Three years ago, Downing returned to Yamada’s point: what are we going to do about drugs? “We know there are shortages, we know patients are getting bad drugs and we know that even of those that have access to drugs, more than half have disruption in their therapy because of inconsistent access. We know it’s a financial burden. So what are we going to do and let’s just take a clean sheet of paper and think globally.”
Six countries will soon test out the solutions St Jude, WHO and Unicef have come up with. They are looking at blockchain technology to track supplies to the patients. It would be naive to think diversion wouldn’t be an issue, says Downing. They are working with governments, not shipping drugs themselves to clinics, as happened with HIV. It opens the possibility of real reform of drug supply.
Unicef has long experience of sourcing and supplying medicines for low-income countries. Dorcas Noertoft, chief of procurement services, is enthusiastic about the programme. “I particularly like the way that it’s being done, working with the government, making sure that they are with you the whole way,” she says. With the expertise of WHO, Unicef and St Jude, there will be a lot of learning over the years to come. “Things will change,” she says.
André Ilbawi, technical lead for WHO’s cancer control programme, is enthusiastic. “This is for us a generational opportunity,” he says, to tackle the “persistent challenge” of access to care and medicines not only in childhood cancer but, in the future, adult cancer and other non-communicable diseases.

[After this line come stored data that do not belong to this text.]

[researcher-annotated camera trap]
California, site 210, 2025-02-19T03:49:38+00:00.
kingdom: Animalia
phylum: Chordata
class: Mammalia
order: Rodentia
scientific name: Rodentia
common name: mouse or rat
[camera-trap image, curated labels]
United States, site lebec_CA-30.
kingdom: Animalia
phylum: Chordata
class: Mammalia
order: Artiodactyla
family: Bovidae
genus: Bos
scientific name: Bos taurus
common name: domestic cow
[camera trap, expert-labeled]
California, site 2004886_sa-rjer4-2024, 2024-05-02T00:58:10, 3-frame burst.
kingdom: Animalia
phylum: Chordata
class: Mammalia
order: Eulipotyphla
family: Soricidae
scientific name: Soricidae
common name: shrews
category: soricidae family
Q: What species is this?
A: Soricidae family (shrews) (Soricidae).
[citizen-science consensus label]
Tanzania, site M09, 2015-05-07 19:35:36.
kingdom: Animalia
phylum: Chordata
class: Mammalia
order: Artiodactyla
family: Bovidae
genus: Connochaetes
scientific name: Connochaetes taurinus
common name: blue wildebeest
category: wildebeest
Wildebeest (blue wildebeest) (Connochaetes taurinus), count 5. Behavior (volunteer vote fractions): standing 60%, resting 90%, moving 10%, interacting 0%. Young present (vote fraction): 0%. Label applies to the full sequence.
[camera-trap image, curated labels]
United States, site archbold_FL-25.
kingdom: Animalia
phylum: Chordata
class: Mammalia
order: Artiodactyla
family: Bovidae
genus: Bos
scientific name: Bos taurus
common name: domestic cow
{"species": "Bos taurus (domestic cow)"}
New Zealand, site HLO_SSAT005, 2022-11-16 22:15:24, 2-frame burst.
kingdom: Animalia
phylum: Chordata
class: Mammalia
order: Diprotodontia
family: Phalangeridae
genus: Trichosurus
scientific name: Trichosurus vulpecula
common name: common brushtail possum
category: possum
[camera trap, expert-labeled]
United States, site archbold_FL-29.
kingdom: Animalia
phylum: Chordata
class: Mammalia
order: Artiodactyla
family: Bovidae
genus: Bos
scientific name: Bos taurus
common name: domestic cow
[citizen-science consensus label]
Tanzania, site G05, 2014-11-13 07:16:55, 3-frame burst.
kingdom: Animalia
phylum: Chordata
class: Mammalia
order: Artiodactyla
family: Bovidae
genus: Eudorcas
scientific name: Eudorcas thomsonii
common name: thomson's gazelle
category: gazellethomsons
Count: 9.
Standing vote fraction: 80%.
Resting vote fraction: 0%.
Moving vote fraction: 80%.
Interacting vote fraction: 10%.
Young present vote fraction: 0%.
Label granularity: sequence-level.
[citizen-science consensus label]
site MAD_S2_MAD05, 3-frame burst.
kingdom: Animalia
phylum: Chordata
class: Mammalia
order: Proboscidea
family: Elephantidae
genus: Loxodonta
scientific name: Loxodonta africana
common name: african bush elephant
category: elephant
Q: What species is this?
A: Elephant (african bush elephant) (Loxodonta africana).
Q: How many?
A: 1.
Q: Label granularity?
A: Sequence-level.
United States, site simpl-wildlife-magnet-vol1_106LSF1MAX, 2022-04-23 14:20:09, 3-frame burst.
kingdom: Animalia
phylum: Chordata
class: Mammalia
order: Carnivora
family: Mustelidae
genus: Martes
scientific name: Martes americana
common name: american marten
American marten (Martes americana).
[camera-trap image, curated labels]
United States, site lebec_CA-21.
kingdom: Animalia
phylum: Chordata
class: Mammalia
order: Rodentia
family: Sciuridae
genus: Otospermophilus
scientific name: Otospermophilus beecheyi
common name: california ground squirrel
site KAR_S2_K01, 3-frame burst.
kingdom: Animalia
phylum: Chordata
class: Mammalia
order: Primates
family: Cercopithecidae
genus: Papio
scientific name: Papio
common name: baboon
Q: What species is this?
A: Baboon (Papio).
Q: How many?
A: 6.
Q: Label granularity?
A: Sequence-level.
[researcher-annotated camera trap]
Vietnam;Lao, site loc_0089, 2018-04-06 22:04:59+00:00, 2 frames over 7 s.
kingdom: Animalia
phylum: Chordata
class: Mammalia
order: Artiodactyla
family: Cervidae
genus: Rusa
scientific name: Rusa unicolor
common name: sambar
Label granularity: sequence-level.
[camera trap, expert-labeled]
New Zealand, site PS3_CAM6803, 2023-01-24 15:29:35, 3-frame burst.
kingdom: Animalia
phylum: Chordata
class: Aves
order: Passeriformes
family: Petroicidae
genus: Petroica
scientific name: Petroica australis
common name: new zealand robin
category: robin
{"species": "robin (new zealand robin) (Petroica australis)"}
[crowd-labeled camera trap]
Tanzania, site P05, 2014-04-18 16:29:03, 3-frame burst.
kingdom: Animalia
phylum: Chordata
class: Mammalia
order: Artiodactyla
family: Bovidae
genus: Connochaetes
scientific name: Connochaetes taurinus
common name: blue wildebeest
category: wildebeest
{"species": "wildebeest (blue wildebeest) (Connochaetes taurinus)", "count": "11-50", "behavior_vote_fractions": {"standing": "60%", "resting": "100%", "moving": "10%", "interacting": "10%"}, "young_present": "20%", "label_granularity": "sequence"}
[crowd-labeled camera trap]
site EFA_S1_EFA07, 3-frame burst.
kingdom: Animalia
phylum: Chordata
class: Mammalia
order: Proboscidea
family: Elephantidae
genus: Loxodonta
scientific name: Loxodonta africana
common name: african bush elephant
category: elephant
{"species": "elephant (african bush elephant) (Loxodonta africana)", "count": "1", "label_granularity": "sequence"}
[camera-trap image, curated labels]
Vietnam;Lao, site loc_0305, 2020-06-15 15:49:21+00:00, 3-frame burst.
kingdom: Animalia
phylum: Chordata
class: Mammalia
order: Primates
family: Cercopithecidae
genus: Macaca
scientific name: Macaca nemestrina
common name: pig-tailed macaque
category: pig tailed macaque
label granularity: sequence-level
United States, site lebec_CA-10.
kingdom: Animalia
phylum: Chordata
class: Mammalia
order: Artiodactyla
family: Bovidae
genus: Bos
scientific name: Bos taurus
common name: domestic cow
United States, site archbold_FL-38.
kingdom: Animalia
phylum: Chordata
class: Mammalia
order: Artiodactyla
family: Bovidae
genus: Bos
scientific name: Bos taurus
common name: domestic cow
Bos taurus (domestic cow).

The programme offers “end-to-end support”, he says. It’s not just about delivering the medicines, but about the safe handling and storing of chemotherapy drugs. Other work “will look at the context by which these medicines are developed, purchased, quantified, delivered, handled, prescribed, dispensed and also discarded because there are situations where chemotherapy drugs can be left on wards or dumped in pits by hospitals, which also have concerns or threats to the community,” he says.
But drug supply is just one problem. Half the children with cancer in the world never get a diagnosis. Now the experts are working on how to make it easier for healthcare professionals to identify the disease.
“I truly believe that we will learn more by partnering with low- and middle-income countries than they will learn from us,” says Downing. “We will learn about experiments of nature [unexpected events that naturally occur]. Maybe we’re overtreating some children. We will learn a tremendous amount about the delivery of care.”
Downing has done a lot of impressive things in his life; leading the children’s cancer genome project was one of them. But, he says: “This may be the most important thing I ever do. It has the potential to impact kids everywhere and save millions of lives and wash back on the developed world.”